NSW government to introduce forced adoptions bill

November 8, 2018
Issue 
A snap protest against forced adoptions outside New South Wales Parliament on November 7. Photo: Lanz Priestley

About 100 people joined a snap protest outside New South Wales Parliament on November 7 to oppose the state Coalition government’s attempt to amend the NSW Adoption Act 2000 and allow for a new generation of forced adoptions.

Speakers warned the proposed changes would institutionalise forced adoptions and raise the rate of Aboriginal and poor children being stolen from their families. 

They included Public Sector Association assistant general secretary Tony Wright, Grandmothers Against Removals’ Ann Weldon, Community Legal Centres (CLC) spokesperson Mark Riboldi, NSW Greens MLC David Shoebridge, NSW Labor MLA Tania Mihailuk and Darelle Duncan, a survivor of a forced adoption, who told her heart-breaking story of having a son taken away.

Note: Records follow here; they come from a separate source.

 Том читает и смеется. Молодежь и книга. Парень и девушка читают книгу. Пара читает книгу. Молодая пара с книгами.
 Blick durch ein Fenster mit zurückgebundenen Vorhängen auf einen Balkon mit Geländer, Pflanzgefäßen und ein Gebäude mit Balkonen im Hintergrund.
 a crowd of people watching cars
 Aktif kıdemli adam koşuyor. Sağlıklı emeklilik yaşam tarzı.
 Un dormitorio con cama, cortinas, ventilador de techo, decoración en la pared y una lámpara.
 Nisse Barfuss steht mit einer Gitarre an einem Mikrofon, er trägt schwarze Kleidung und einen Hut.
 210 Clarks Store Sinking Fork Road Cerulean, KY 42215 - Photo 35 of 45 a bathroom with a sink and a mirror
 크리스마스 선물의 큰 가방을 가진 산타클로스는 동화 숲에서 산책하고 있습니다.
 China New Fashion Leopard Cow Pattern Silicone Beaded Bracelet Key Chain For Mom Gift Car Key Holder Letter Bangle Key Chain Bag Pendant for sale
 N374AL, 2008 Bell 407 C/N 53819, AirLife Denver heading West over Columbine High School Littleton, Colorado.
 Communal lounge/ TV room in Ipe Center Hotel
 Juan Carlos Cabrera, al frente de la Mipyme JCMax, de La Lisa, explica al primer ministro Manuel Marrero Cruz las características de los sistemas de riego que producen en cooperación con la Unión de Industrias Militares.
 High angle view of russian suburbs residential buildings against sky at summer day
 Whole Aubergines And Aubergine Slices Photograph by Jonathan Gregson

Family and community services minister Pru Goward wants to pass the Care and Protection Amendment Bill (2018) to enable the Supreme Court to dispense with the existing requirement that adoption require the consent of the birth parents.  

Currently, if Family and Community Services (FACS) do not agree to return your child, you can appeal to the court. If the law is amended, that appeal won’t be possible if FACS opposes it and can show the child is in a “stable” placement.

The CLC has released a letter calling on Premier Gladys Berejiklian not to pass the bill. It was signed by 24 organisations, including Kinchella Boys Home Aboriginal Corporation, Australian Lawyers for Human Rights, Women’s Health NSW and Jumbunna Institute for Indigenous Education and Research, University of Technology Sydney.

The letter notes: “Forced adoptions played a central role in the trauma that led to the National Apologies to Survivors of Institutionalised Child Sexual Abuse, the Forgotten Australians, and the Stolen Generations”.

The Guardian reported that if the amendment is passed, “more than 800 Aboriginal children in New South Wales could be adopted without parental consent”. 

There has been a significant rise in state governments stealing children over the past decade. A 2018 Productivity Commission report revealed that over the decade since former prime minister Kevin Rudd’s apology, the number of Indigenous children in out-of-home care has almost doubled.

Another rally has been called for outside Parliament on November 14, 2.30pm, when a vote on the bill is expected to occur.